Anton approached from the left. I gestured toward him as I said to Lacy, “I think some guy is looking for you.”

I sensed Lacy stiffen slightly as Anton placed a kiss on her cheek and his arm curved around the small of her back. They were cute together, her polished persona parallel to his rugged Texan vibe, but her reluctant smile concerned me. Lacy was nervous about something.

“I saw you on the dance floor,” he called above the music. “Aren’t you supposed to be working this thing?”

Anton sounded so much like me that I sometimes teased Lacy about him being me in male form. No wonder they worked well together—although, right now, I couldn’t tell if he was annoyed or simply curious.

Lacy shrugged off his question. “My job is to make sure everyone has a good time. That includes me.”

“Just be careful, Lace,” Anton said. He tilted his head toward Brett Brinkley and frowned. “Especially around that guy. He looked like he was ready to lean into your neck and take a bite.”

“I know how to handle a man who bites,” Lacy said with a side eye, and Anton laughed, whatever tension I’d imagined between them broken momentarily.

But then a new song started, this one Ed Sheeran’s “Thinking Out Loud,” and Brett came and stole Lacy away for a slow dance. Immediately, the crackle in the air was back, and Anton excused himself, stalking toward the bar.

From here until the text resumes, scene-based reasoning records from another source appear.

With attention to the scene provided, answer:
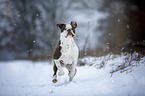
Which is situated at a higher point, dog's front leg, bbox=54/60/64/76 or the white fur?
the white fur

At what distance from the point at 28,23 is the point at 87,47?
742 cm

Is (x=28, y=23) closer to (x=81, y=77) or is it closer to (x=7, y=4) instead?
(x=7, y=4)

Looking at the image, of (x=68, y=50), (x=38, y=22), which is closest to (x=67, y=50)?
(x=68, y=50)

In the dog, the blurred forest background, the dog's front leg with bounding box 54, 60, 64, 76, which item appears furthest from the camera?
the blurred forest background

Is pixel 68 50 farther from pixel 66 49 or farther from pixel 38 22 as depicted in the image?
pixel 38 22

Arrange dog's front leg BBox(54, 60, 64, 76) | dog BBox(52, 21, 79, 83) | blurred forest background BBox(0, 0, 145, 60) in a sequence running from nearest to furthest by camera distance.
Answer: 1. dog BBox(52, 21, 79, 83)
2. dog's front leg BBox(54, 60, 64, 76)
3. blurred forest background BBox(0, 0, 145, 60)

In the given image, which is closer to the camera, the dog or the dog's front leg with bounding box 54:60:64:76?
the dog

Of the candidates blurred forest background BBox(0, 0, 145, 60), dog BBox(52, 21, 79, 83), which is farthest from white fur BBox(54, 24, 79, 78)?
blurred forest background BBox(0, 0, 145, 60)

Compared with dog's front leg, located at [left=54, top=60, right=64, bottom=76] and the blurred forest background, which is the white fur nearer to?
dog's front leg, located at [left=54, top=60, right=64, bottom=76]

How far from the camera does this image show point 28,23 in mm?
12375

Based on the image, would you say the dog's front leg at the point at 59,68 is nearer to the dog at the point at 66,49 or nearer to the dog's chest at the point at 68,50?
the dog at the point at 66,49

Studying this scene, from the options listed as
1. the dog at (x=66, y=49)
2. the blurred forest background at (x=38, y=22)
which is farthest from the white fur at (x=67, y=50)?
the blurred forest background at (x=38, y=22)

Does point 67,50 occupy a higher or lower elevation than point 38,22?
lower

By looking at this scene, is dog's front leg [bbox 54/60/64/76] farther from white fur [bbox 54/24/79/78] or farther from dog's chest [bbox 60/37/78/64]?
dog's chest [bbox 60/37/78/64]
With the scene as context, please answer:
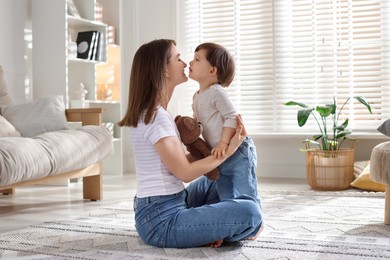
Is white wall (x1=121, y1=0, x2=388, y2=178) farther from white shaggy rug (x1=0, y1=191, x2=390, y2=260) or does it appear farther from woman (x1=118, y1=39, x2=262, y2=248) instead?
woman (x1=118, y1=39, x2=262, y2=248)

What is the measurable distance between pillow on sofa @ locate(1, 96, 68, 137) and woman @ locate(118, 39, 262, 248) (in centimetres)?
141

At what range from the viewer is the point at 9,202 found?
3.26m

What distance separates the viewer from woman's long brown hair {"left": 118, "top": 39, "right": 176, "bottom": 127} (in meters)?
Result: 1.94

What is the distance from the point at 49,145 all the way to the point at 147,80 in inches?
40.2

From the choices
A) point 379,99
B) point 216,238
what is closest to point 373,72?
point 379,99

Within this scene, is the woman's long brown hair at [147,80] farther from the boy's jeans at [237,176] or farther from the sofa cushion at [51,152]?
the sofa cushion at [51,152]

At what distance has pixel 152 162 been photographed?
76.4 inches

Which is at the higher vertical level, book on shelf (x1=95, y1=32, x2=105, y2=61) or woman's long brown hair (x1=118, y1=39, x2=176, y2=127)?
book on shelf (x1=95, y1=32, x2=105, y2=61)

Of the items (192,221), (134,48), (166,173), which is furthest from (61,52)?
(192,221)

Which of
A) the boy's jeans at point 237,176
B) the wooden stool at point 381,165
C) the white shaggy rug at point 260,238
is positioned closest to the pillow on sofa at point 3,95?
the white shaggy rug at point 260,238

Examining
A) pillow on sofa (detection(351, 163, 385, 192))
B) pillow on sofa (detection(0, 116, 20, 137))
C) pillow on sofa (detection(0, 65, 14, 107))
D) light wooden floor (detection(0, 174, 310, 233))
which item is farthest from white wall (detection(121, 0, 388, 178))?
pillow on sofa (detection(0, 116, 20, 137))

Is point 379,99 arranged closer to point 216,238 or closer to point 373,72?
point 373,72

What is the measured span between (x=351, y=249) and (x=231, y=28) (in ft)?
9.73

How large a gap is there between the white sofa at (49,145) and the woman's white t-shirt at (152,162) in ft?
2.54
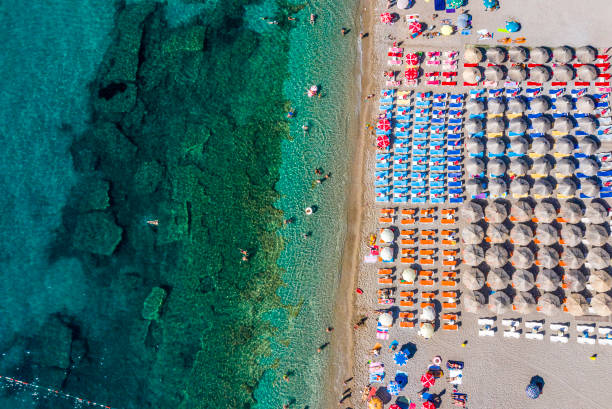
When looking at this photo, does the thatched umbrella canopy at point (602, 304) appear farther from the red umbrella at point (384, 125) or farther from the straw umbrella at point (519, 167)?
the red umbrella at point (384, 125)

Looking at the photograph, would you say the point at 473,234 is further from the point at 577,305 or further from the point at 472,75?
the point at 472,75

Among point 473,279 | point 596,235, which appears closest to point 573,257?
point 596,235

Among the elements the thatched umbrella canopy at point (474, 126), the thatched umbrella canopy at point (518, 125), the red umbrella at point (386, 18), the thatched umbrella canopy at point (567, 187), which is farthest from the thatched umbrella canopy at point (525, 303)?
the red umbrella at point (386, 18)

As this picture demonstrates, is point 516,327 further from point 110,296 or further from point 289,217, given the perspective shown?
point 110,296

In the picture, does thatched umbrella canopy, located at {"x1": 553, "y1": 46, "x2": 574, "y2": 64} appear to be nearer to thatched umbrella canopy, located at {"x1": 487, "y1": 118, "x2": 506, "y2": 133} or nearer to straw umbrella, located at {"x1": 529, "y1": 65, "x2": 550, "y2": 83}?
straw umbrella, located at {"x1": 529, "y1": 65, "x2": 550, "y2": 83}

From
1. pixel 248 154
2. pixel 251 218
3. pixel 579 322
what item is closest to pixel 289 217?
pixel 251 218

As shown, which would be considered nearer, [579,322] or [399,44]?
[579,322]
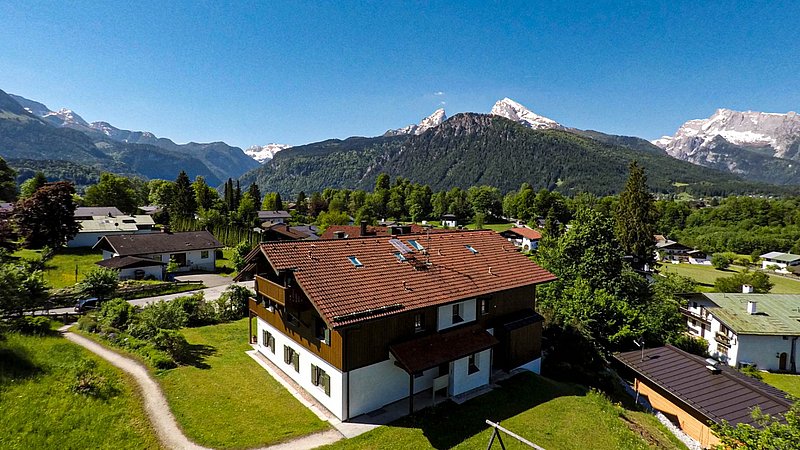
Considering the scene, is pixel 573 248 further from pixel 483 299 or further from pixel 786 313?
pixel 786 313

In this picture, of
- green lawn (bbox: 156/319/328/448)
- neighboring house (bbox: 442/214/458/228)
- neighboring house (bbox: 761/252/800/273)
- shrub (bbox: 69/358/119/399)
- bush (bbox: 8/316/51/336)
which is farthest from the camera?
neighboring house (bbox: 442/214/458/228)

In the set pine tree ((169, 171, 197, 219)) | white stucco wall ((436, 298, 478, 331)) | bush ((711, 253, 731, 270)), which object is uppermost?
pine tree ((169, 171, 197, 219))

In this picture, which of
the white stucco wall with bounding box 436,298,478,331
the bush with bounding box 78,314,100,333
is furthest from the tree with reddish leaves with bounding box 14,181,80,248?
the white stucco wall with bounding box 436,298,478,331

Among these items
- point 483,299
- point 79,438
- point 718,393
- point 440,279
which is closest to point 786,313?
point 718,393

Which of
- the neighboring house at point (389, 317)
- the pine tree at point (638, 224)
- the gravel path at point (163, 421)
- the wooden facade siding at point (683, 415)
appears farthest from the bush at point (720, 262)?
the gravel path at point (163, 421)

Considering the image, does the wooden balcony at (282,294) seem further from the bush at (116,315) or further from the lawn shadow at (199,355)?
the bush at (116,315)

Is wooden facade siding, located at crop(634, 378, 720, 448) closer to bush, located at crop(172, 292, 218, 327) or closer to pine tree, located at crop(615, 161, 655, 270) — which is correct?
pine tree, located at crop(615, 161, 655, 270)

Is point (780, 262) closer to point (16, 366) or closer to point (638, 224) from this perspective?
point (638, 224)
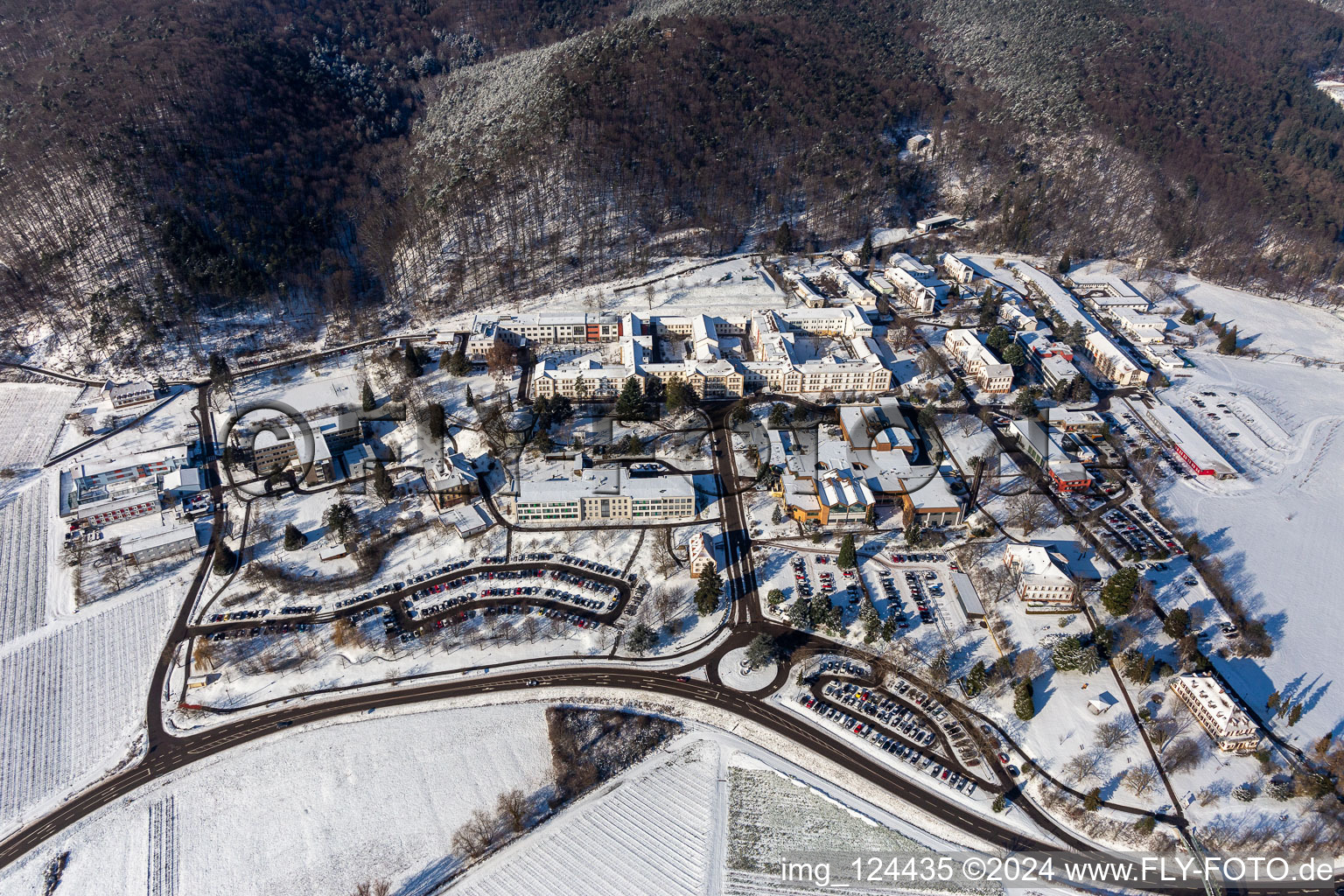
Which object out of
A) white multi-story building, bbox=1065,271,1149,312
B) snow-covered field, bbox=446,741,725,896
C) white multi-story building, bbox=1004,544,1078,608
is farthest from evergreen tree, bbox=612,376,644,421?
white multi-story building, bbox=1065,271,1149,312

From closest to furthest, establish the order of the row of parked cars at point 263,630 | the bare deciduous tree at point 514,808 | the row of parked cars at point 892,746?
the bare deciduous tree at point 514,808, the row of parked cars at point 892,746, the row of parked cars at point 263,630

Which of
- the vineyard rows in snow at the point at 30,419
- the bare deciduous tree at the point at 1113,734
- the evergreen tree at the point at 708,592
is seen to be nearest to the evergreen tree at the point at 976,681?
the bare deciduous tree at the point at 1113,734

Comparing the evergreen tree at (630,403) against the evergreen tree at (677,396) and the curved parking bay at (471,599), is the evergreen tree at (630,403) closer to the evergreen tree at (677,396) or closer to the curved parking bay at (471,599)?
the evergreen tree at (677,396)

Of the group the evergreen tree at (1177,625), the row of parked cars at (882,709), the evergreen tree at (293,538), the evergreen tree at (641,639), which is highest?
the evergreen tree at (293,538)

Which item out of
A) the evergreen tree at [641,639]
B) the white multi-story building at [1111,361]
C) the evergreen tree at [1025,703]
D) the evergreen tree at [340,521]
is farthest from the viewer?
the white multi-story building at [1111,361]

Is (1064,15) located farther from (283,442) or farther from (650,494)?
(283,442)

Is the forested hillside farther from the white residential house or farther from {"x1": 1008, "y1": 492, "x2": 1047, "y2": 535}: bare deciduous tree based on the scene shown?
{"x1": 1008, "y1": 492, "x2": 1047, "y2": 535}: bare deciduous tree

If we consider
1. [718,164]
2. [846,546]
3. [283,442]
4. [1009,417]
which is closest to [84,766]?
[283,442]
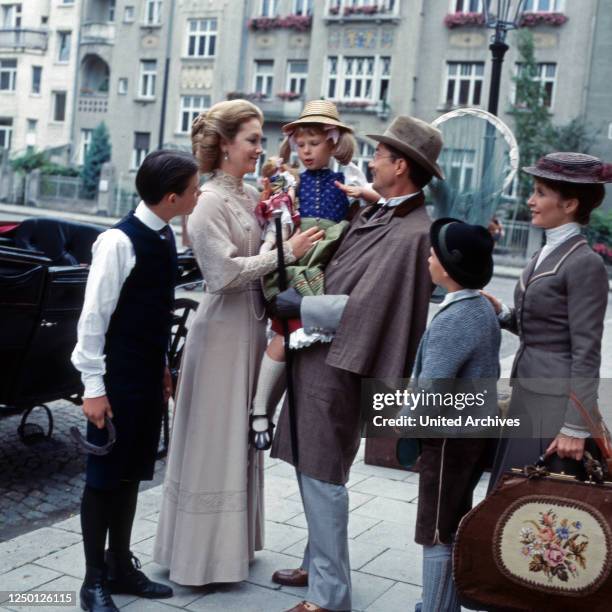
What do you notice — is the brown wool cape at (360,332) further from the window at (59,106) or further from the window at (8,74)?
the window at (8,74)

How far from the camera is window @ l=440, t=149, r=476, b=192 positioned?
313 inches

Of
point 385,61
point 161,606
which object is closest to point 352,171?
point 161,606

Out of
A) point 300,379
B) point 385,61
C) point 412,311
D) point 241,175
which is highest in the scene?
point 385,61

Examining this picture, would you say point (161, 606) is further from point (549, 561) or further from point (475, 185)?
point (475, 185)

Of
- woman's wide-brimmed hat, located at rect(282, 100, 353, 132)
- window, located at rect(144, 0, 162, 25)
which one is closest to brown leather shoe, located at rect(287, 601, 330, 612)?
woman's wide-brimmed hat, located at rect(282, 100, 353, 132)

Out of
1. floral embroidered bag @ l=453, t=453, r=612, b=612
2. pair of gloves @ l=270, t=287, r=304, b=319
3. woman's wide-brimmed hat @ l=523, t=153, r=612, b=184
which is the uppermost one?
woman's wide-brimmed hat @ l=523, t=153, r=612, b=184

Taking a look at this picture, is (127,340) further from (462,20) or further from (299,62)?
(299,62)

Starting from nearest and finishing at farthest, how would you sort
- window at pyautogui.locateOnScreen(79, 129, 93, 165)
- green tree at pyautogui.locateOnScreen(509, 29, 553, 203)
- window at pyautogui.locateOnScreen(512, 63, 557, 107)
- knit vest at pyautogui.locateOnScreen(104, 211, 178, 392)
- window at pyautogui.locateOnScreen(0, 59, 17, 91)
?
1. knit vest at pyautogui.locateOnScreen(104, 211, 178, 392)
2. green tree at pyautogui.locateOnScreen(509, 29, 553, 203)
3. window at pyautogui.locateOnScreen(512, 63, 557, 107)
4. window at pyautogui.locateOnScreen(79, 129, 93, 165)
5. window at pyautogui.locateOnScreen(0, 59, 17, 91)

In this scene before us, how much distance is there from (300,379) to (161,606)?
1108mm

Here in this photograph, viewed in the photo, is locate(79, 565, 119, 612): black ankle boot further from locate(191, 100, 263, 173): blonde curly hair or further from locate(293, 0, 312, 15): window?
locate(293, 0, 312, 15): window

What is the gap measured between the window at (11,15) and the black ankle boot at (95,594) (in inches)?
2053

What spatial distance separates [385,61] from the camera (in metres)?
37.4

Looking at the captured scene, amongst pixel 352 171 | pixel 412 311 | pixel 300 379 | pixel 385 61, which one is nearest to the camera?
pixel 412 311

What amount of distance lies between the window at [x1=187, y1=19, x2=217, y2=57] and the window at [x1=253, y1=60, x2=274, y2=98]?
2436 millimetres
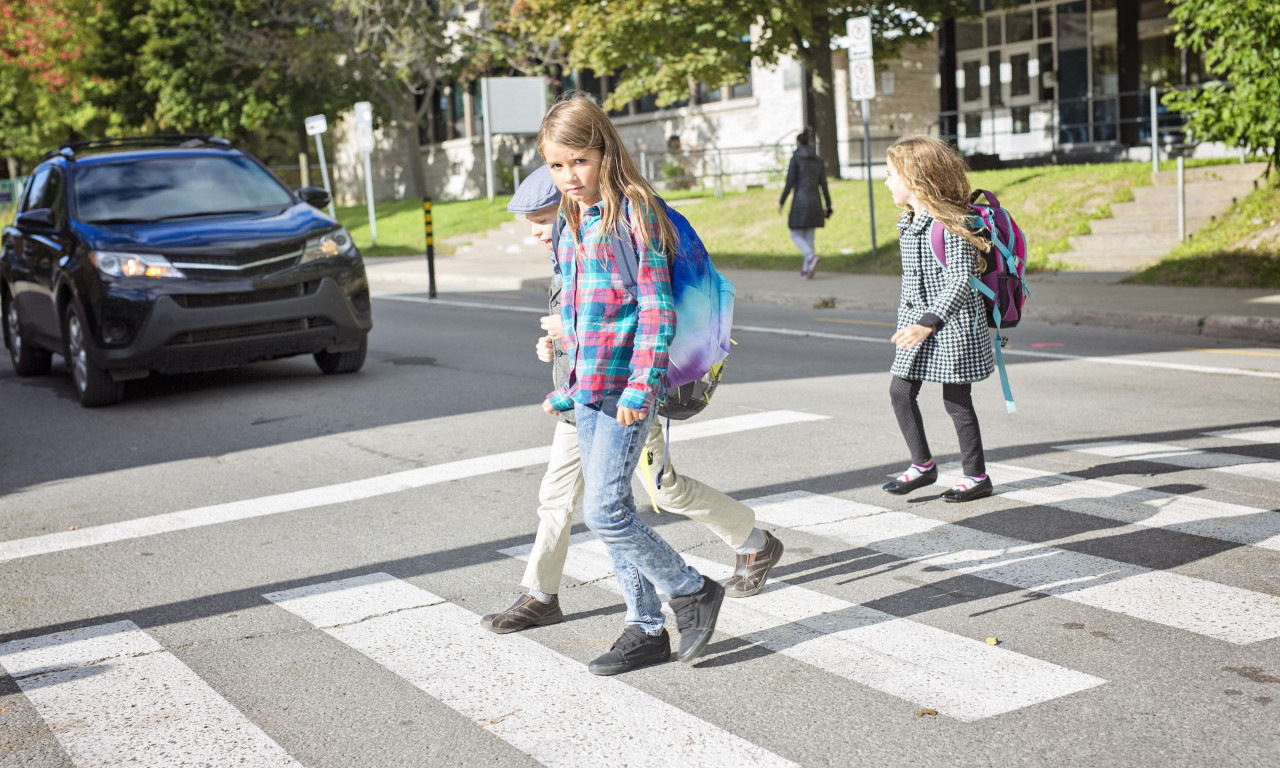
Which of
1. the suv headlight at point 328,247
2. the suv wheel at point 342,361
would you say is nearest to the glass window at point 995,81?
the suv wheel at point 342,361

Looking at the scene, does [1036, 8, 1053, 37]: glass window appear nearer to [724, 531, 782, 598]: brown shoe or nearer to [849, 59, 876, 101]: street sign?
[849, 59, 876, 101]: street sign

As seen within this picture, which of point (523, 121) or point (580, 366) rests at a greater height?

I watched people pretending to have—or perhaps actually having—a good time while I debated whether or not I could break the promise I’d made to be social. I checked my phone. Screw it. Twenty-four minutes to go, and I was calling it. I was going home, putting on my sweatpants and an old T-shirt, and eating brownie batter until Charlie arrived to have his way with me.

I took one last swig from my cup of wine, but as I turned to go, Jemma Jenkins abruptly stopped singing and knocked over her microphone. I spun around to see her pointing at Brett in the middle of the ballroom. Lacy was right behind him, receding into the darkness at the edge of the dance floor.

The room went silent except for the sound of the speaker system trying to recalibrate itself for a handful of seconds that, to my ears at least, lasted an eternity. A shadowed figure ran to the back and spoke to the sound guy, who fixed the problem. Just as the feedback ended, the sound of coughing began.

Brett Brinkley was grabbing—no, clawing—at his throat as if an invisible string had been tied around his neck. He was emitting a new noise, a kind of gurgling that quickly became a violent spewing. He hunched forward and fell to the center of the dance floor, where the crowd had parted around him.

Suddenly, it was as if a spotlight had been pointed straight on his sprawling figure.

Behind the bar Joe Larson dropped the bottle he’d been holding, and glass broke across the diamond designs on themarble. He hurried toward Brett, propping him up enough to attempt the Heimlich maneuver, thrusting into his abdomen in steady pulses.

When that didn’t work, Joe dropped Brett on the ground and started yelling, “Is there a doctor? Does anyone know CPR?”

Out of the class of 2015, there wasn’t a single medical professional in the room—except me, but this wasn’t a horse with a hernia. Seconds passed, and no one else stepped forward. It had to be me.

“Call 911,” I told Lacy as I rushed to the center of the dance floor and fell to my knees. I sprang into action as Presley Lombardi came closer to the now-unconscious man’s side.